- [Task requirements]: Among the lines of the data, copy those that hold "Vietnam".

- [Supplied information]:
* * * * *

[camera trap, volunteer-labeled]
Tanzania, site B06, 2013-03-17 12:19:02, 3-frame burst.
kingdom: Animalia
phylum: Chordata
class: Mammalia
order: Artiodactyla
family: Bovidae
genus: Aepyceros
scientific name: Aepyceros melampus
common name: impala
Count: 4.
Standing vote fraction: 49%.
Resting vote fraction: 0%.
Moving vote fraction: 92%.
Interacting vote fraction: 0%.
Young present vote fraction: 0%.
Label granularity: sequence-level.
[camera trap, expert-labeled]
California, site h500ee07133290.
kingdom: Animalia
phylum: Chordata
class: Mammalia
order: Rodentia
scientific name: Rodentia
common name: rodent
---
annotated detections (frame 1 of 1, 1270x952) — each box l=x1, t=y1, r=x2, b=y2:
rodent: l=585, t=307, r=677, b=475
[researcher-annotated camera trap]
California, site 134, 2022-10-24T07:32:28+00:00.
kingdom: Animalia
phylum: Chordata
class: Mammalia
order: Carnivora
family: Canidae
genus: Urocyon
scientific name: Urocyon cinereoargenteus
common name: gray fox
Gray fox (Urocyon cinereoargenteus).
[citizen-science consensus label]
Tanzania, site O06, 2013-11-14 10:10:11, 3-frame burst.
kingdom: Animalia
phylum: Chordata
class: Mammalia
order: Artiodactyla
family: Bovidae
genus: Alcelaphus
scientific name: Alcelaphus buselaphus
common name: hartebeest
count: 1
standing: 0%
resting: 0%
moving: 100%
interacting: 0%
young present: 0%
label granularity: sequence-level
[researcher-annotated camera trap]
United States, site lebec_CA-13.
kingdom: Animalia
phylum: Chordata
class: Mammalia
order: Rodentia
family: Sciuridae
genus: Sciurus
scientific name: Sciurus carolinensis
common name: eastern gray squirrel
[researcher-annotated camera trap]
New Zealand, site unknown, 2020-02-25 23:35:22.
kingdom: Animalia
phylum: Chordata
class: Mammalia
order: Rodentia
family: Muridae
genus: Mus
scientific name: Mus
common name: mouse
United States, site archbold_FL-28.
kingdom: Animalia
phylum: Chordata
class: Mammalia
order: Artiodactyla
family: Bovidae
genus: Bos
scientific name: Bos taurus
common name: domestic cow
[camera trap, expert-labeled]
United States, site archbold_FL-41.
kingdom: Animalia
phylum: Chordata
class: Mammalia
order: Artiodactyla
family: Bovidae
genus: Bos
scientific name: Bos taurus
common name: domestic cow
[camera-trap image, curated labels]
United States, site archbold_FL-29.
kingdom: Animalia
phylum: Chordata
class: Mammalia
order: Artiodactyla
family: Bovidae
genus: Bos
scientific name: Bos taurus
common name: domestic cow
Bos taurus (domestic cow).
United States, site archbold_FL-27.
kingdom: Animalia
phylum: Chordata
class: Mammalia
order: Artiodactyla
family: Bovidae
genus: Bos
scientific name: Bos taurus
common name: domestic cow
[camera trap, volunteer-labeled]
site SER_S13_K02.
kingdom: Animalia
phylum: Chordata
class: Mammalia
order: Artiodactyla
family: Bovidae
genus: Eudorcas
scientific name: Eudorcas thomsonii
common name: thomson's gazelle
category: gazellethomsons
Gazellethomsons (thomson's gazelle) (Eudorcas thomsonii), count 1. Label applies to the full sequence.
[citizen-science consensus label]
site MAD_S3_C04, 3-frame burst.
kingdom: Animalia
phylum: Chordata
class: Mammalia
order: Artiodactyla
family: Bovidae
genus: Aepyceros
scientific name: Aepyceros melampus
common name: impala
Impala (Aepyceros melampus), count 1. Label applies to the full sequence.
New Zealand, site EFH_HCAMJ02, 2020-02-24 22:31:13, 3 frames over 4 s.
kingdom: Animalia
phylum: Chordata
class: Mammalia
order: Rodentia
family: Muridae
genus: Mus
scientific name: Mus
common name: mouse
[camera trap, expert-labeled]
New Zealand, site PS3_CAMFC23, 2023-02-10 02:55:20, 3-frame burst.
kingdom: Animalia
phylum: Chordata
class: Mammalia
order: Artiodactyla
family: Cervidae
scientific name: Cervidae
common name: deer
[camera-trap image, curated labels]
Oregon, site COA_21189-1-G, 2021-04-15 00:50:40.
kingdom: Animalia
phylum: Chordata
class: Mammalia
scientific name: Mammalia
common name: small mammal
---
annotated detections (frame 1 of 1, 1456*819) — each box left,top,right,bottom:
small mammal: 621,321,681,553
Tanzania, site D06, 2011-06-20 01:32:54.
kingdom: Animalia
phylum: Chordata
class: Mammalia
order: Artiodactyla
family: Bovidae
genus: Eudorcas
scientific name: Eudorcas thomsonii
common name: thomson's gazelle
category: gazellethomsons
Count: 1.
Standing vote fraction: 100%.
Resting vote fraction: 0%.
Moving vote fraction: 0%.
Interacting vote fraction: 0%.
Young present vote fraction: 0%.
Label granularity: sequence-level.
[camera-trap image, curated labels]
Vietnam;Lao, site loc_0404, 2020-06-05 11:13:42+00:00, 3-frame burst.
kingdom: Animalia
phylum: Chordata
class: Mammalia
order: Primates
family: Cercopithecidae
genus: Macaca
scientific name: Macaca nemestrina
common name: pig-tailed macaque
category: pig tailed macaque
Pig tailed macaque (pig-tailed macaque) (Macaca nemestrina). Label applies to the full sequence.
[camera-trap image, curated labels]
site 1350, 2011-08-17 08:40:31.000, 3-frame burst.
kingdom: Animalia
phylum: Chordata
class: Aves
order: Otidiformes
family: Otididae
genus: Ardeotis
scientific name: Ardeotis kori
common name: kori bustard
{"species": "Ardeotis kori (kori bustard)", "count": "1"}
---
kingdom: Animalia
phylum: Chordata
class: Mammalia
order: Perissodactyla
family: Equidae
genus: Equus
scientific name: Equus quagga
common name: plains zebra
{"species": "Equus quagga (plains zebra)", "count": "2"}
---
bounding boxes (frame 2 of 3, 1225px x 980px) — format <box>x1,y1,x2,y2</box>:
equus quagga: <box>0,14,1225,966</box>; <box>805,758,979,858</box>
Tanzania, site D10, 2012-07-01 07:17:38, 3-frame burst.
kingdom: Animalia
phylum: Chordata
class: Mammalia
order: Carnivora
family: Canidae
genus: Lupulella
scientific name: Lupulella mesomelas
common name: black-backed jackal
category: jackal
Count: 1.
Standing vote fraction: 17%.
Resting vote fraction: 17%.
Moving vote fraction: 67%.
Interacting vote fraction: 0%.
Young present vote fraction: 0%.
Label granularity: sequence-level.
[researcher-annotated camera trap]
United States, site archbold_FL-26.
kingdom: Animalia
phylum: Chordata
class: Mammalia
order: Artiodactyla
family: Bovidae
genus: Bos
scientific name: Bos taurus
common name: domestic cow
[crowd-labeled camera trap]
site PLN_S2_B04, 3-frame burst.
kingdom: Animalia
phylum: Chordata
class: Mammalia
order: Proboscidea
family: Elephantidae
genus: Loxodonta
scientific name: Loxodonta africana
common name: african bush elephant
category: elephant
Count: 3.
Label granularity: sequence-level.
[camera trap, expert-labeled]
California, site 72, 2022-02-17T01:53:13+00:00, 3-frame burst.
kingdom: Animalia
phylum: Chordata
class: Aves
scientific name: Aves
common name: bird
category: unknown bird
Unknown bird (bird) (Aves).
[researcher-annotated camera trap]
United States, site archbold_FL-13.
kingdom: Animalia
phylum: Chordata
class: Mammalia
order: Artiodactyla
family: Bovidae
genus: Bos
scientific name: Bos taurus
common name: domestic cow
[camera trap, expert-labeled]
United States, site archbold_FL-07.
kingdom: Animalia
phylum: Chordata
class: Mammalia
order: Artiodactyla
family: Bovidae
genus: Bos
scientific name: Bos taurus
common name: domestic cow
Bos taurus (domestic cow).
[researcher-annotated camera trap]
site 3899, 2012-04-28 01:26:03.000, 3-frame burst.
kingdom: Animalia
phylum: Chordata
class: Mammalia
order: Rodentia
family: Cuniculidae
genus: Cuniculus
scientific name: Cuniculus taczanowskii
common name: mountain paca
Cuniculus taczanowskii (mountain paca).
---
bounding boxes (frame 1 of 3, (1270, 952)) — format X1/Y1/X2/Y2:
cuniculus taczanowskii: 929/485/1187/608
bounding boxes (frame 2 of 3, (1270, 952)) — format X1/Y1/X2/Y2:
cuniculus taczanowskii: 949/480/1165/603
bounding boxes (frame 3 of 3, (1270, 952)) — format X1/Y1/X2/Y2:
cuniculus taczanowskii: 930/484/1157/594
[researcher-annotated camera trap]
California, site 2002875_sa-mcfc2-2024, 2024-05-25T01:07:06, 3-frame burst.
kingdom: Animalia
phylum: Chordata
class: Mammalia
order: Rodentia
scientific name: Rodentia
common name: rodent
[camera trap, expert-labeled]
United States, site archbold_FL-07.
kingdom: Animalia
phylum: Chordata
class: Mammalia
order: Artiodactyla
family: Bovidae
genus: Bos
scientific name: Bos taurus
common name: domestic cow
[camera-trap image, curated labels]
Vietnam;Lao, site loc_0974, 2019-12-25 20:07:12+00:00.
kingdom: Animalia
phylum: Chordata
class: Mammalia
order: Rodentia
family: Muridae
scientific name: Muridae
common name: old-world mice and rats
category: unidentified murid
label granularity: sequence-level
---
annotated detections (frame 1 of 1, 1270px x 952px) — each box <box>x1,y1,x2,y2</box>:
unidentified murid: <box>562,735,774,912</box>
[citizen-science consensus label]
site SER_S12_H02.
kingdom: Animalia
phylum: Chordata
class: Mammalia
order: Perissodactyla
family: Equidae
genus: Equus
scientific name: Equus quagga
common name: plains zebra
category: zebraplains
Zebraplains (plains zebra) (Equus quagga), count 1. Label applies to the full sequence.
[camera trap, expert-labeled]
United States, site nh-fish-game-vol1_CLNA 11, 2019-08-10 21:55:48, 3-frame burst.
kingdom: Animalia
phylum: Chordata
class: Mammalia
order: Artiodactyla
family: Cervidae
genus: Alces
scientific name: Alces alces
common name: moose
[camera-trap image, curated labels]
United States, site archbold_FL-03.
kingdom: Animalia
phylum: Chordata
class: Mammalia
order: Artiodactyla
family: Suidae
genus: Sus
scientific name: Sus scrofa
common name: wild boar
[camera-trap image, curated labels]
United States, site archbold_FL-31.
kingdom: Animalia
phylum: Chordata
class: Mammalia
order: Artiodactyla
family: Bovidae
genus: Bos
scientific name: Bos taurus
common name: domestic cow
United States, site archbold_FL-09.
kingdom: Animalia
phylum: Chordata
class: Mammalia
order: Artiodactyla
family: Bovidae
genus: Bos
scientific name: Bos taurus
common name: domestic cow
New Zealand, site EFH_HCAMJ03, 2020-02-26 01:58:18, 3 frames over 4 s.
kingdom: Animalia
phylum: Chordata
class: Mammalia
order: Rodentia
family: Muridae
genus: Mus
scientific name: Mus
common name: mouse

* * * * *

- [Result of the task]:
Vietnam;Lao, site loc_0404, 2020-06-05 11:13:42+00:00, 3-frame burst.
Vietnam;Lao, site loc_0974, 2019-12-25 20:07:12+00:00.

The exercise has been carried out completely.